Ausgewählter Auszug:
━━━━━━━━━━━━━━━━━━━━
Gastspiel

Das Ballett am Rhein zu Gast in Moskau

Gastspiel im Stanislawski- und Nemirowitsch-Dantschenko-Musiktheater Moskau vom 12. bis 14. Juni 2015

Was ergibt sieben mal sieben? – Ja, auch, aber darum geht es natürlich nicht, das wäre zu einfach. „Sehr feinen Sand“ wäre in dem Fall die richtige Antwort gewesen, aber darauf kam selten jemand. Reingefallen. Ein Kinderwitz. Was überhaupt „7“ ergibt, komponiert von Gustav Mahler, choreographiert von Martin Schläpfer und auf die Bühne des Moskauer Stanislawski-Musiktheaters gebracht von einer in Deutschland beheimateten und international inzwischen zum dritten Mal zur „Kompanie des Jahres“ gekürten Balletttruppe, das haben sich bestimmt viele gefragt, die an drei Abenden den Zuschauerraum des russischen Traditionstheaters gefüllt haben. Vom 12. bis zum 14. Juni 2015 war dort Ungewohntes zu erleben. Wo sonst überwiegend detailgetreu der sichtbaren Wirklichkeit nachgebildete Kulissen den Rahmen geben für getanzte in sich geschlossene Geschichten, passierte an diesen Tagen etwas ganz anderes. Bühnenelemente aus Plexiglas definierten einen Raum, der sich im Zusammenspiel mit den unterschiedlichen Stimmungen von Musik und Tanz verblüffend veränderte. Mal wirkte er befreiend weit und hoch, mal einengend niedrig, mal zurückgenommen, mal dominant. Neben dem Positionswechsel der Elemente veränderte vor allem das raffiniert eingesetzte Licht den Bühnenraum. Und dann der Tanz selbst – die Tänzer: schwere Mäntel und grobe Boots kontrastierten mit leichten Kleidern und Schläppchen, erdenschwere Erschöpfung mit himmelstürmendem Spitzentanz. Eine fortgesetzte Suche, ein Sich-Finden und wieder Trennen, eine unerträgliche Entscheidung, ein Abschied, der beim Zusehen schmerzte. Nichts war verlässlich an diesem Stück, nichts vorhersehbar – und am Schluss ein Bild der totalen Vereinzelung. Im Zuschauerraum war anfangs Irritation spürbar. Leises Tuscheln mit dem Nachbarn: Was passiert da. Dann zunehmende Konzentration, Neugier, ein fühlbares Gespanntsein. Das Moskauer Publikum ließ sich ein auf das Ungewohnte. Applaudierte spontan nach jedem Satz. Am Schluss dann die Reise nach Jerusalem, die keinen Zweifel ließ: es geht um die blanke Existenz. Den Platz im Leben. Und es gibt immer zu wenig Stühle. Ein Machtspiel. Ein Kinderspiel… Und begeisterter Schlussapplaus.
━━━━━━━━━━━━━━━━━━━━
Bereitgestelltes Material:
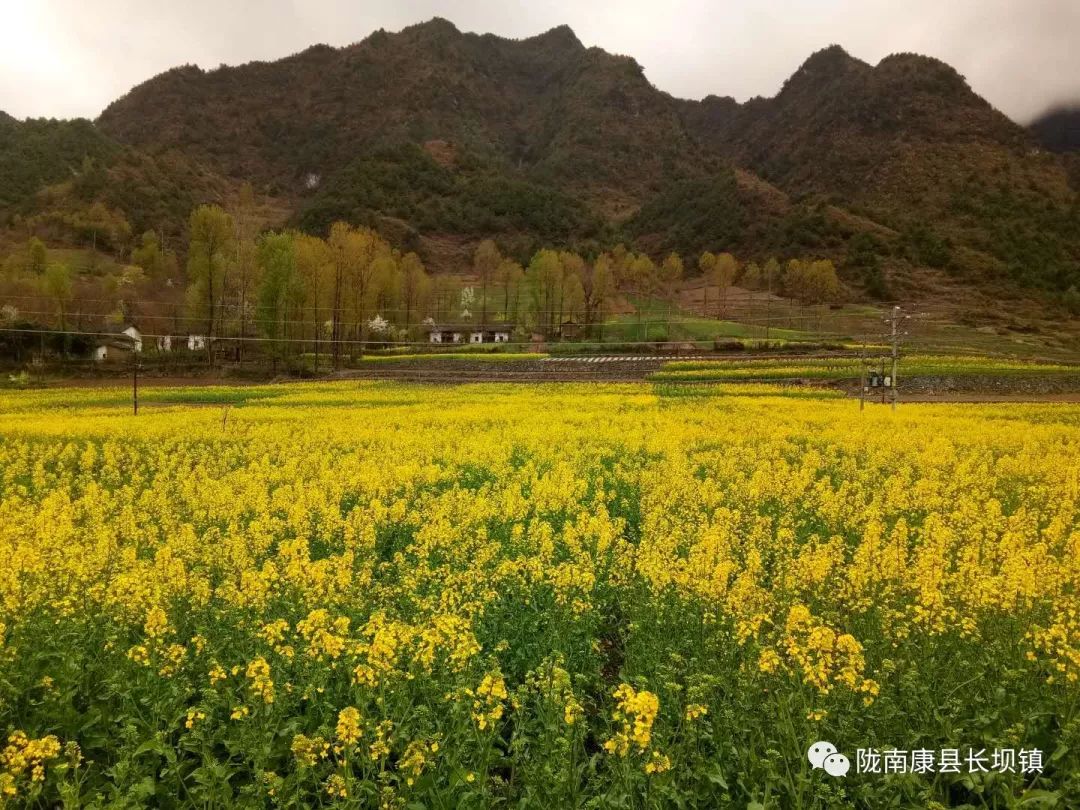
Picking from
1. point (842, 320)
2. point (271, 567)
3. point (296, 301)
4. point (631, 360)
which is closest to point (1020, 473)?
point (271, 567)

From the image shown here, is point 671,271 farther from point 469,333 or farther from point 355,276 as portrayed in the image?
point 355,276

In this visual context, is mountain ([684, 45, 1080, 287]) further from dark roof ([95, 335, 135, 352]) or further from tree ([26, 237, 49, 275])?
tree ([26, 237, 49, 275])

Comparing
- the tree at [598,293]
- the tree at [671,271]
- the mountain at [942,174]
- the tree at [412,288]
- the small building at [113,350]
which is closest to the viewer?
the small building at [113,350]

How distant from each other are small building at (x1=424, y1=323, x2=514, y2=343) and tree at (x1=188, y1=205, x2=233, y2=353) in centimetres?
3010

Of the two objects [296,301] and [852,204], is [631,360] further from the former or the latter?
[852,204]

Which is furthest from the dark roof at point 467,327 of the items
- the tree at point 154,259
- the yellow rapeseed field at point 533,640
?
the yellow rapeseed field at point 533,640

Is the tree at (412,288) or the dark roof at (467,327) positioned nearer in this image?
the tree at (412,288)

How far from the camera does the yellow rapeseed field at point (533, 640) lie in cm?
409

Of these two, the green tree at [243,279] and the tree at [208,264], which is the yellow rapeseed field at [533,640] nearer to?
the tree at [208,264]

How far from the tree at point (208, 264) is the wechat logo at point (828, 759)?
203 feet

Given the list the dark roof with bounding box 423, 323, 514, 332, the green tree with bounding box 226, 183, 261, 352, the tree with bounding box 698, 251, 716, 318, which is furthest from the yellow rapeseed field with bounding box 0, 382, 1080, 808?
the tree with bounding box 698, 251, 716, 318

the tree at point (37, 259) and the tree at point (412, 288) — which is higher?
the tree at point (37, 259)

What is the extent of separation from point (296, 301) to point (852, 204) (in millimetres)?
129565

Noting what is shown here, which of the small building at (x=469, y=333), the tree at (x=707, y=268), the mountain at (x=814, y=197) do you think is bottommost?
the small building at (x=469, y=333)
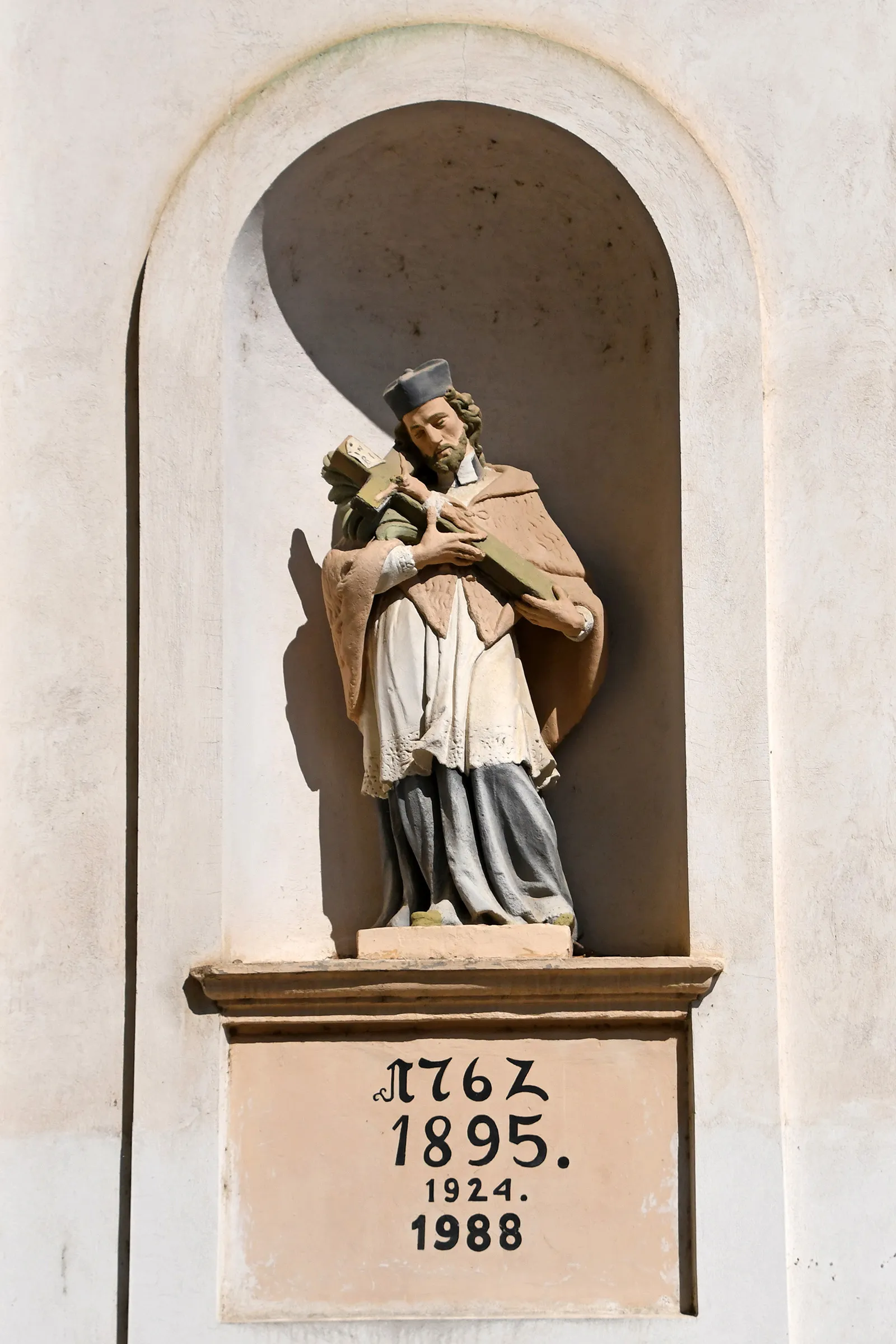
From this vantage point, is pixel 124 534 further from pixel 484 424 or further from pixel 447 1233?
━━━━━━━━━━━━━━━━━━━━
Aufgabe 1: Erläutern Sie anhand des Textes über das Ballett-Gastspiel in Moskau in ein bis drei Sätzen, wodurch sich der Bühnenraum während der Aufführung veränderte.
Aufgabe 2: Schreiben Sie den Text über das Ballett-Gastspiel in Moskau im Anschluss an den letzten Satz weiter.

Antwort 1: Der Bühnenraum veränderte sich durch den Positionswechsel der Bühnenelemente aus Plexiglas und vor allem durch das raffiniert eingesetzte Licht. Im Zusammenspiel mit den Stimmungen von Musik und Tanz wirkte er dadurch mal befreiend weit und hoch, mal einengend niedrig, mal zurückgenommen, mal dominant.

Antwort 2:
Was gibt es sonst noch zu berichten vom Gastspiel in Moskau? Eine große Freundlichkeit und Offenheit, mit der wir aufgenommen wurden, nicht nur im Stanislawski-Theater. Ein Moskowiter, der Frau und Kind und zwei dicke Taschen packt, um uns im endlosen Labyrinth der im 90-Sekundentakt hereinkreischenden und –rumpelnden U-Bahnen ans richtige Gleis zu bringen. Eine beeindruckende Erfahrung, weder das geschriebene noch das gesprochene Wort zuverlässig entschlüsseln zu können und dennoch immer wieder im Hotel oder im Theater anzukommen. Die Herausforderung an die mitgereisten Techniker, Beleuchter und Kollegen aus Kostüm und Maske, sich mit dem russischen Team zu verständigen und den Tänzern den gewohnten Rahmen und die nötige Sicherheit zu geben. Der Nervenkitzel am Inspizientenpult, bei jeder Anweisung die Zeitverzögerung für die Übersetzung mitzudenken. Die tägliche Schnitzeljagd durch ein Theater, das mehrfach abgebrannt und jedes Mal ein wenig komplexer wieder aufgebaut worden ist. An jeder Gabelung, in jedem Treppenhaus, in jedem Aufzug, überall Ballett-am-Rhein-Zettel mit Wegweisern zur Bühne, zu den Studios, zur Kantine, zu den Garderoben. Und schließlich über allem das gute Gefühl, unterwegs zu sein in einer der Metropolen des klassischen Balletts, mit einer Erzählung, die auch auf ihrem Vokabular begründet ist, aber eben nicht nur, und die jeder für sich erleben kann, der sie erleben mag. Ohne eindeutige Antworten.